The solution approach for this problem leverages a straightforward scan of the array to determine the positions (indexes) of the minimum and maximum elements.

The following steps are taken in the implementation:

  1. Initialize two variables, mi and mx, to store the indexes of the minimum and maximum elements, respectively. We start by assuming the first element (at index 0) is both the minimum and maximum, hence mi = mx = 0.

  2. Loop through every element num in the nums list, keeping track of the current index i. During each iteration:

    • If the current element is less than nums[mi], update mi with the current index i because a new minimum has been found.
    • Similarly, if the current element is greater than nums[mx], update mx with the current index i as a new maximum has been found.
  3. After identifying the indexes of the minimum and maximum elements, ensure that mi is less than or equal to mx by swapping them if that is not the case. This simplifies the calculation that follows, because we will be dealing with three scenarios represented by contiguous sections of the array to be deleted.

  4. Calculate the total number of deletions required for each of the three above-mentioned deletion strategies:

    • Strategy 1: Remove elements from the beginning (front) up to and including the maximum index (mx).
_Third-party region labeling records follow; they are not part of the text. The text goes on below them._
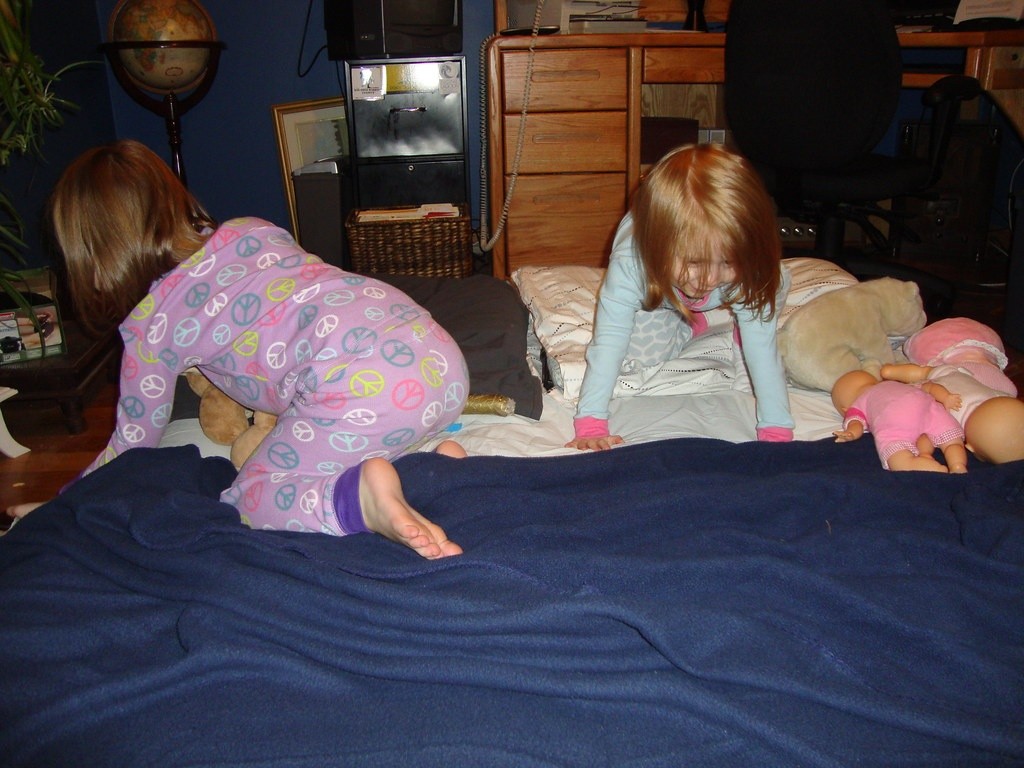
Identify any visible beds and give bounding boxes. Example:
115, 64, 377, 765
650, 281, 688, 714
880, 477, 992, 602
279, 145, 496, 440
0, 251, 1019, 768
The number of deletions would be mx + 1, since array indexing starts at 0.
    • Strategy 2: Remove elements from the end (back) up to and including the minimum index (mi). The number of deletions here would be len(nums) - mi.
    • Strategy 3: Remove elements from the front up to and including the minimum index (mi + 1) and from the back to the maximum index (len(nums) - mx), combining these two gives mi + 1 + len(nums) - mx.
  5. Return the minimum value out of the three calculated strategies to achieve the minimum number of deletions needed to remove both the minimum and maximum elements from the array. This is done using the built-in min() function with the above mentioned three results as arguments.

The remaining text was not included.